WHAT IS NEEDED. Produce an exact copy of the data below.

SUPPLIED DATA.
++++

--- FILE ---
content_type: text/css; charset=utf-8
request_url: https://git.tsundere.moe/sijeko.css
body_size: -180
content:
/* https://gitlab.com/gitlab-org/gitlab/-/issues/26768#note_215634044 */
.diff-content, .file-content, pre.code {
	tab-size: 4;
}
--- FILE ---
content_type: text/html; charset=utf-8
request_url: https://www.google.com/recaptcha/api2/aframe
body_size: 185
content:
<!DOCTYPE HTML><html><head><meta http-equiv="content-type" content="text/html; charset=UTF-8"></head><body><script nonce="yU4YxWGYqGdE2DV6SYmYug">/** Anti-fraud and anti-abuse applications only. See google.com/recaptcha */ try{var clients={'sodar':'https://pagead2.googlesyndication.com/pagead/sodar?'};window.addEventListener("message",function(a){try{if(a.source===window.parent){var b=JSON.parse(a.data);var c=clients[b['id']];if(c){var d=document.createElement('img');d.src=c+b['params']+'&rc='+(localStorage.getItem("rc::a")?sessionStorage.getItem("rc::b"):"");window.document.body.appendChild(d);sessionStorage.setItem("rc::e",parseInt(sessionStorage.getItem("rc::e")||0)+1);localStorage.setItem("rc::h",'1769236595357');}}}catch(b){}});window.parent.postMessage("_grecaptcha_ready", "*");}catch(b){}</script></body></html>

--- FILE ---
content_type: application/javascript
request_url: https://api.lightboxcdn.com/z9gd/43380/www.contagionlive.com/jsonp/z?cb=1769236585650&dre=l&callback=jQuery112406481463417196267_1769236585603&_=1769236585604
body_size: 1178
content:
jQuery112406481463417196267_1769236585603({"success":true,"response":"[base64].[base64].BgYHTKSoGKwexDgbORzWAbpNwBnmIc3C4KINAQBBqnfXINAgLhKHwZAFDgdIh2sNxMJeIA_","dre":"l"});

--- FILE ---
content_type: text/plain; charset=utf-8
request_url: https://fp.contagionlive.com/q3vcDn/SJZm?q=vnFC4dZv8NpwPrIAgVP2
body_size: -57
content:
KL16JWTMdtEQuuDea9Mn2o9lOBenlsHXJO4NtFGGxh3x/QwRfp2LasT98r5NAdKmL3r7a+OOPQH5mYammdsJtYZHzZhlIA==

++++

TASK ANSWER.
--- FILE ---
content_type: text/css; charset=utf-8
request_url: https://git.tsundere.moe/sijeko.css
body_size: -180
content:
/* https://gitlab.com/gitlab-org/gitlab/-/issues/26768#note_215634044 */
.diff-content, .file-content, pre.code {
	tab-size: 4;
}
--- FILE ---
content_type: text/html; charset=utf-8
request_url: https://www.google.com/recaptcha/api2/aframe
body_size: 185
content:
<!DOCTYPE HTML><html><head><meta http-equiv="content-type" content="text/html; charset=UTF-8"></head><body><script nonce="yU4YxWGYqGdE2DV6SYmYug">/** Anti-fraud and anti-abuse applications only. See google.com/recaptcha */ try{var clients={'sodar':'https://pagead2.googlesyndication.com/pagead/sodar?'};window.addEventListener("message",function(a){try{if(a.source===window.parent){var b=JSON.parse(a.data);var c=clients[b['id']];if(c){var d=document.createElement('img');d.src=c+b['params']+'&rc='+(localStorage.getItem("rc::a")?sessionStorage.getItem("rc::b"):"");window.document.body.appendChild(d);sessionStorage.setItem("rc::e",parseInt(sessionStorage.getItem("rc::e")||0)+1);localStorage.setItem("rc::h",'1769236595357');}}}catch(b){}});window.parent.postMessage("_grecaptcha_ready", "*");}catch(b){}</script></body></html>

--- FILE ---
content_type: application/javascript
request_url: https://api.lightboxcdn.com/z9gd/43380/www.contagionlive.com/jsonp/z?cb=1769236585650&dre=l&callback=jQuery112406481463417196267_1769236585603&_=1769236585604
body_size: 1178
content:
jQuery112406481463417196267_1769236585603({"success":true,"response":"[base64].[base64].BgYHTKSoGKwexDgbORzWAbpNwBnmIc3C4KINAQBBqnfXINAgLhKHwZAFDgdIh2sNxMJeIA_","dre":"l"});

--- FILE ---
content_type: text/plain; charset=utf-8
request_url: https://fp.contagionlive.com/q3vcDn/SJZm?q=vnFC4dZv8NpwPrIAgVP2
body_size: -57
content:
KL16JWTMdtEQuuDea9Mn2o9lOBenlsHXJO4NtFGGxh3x/QwRfp2LasT98r5NAdKmL3r7a+OOPQH5mYammdsJtYZHzZhlIA==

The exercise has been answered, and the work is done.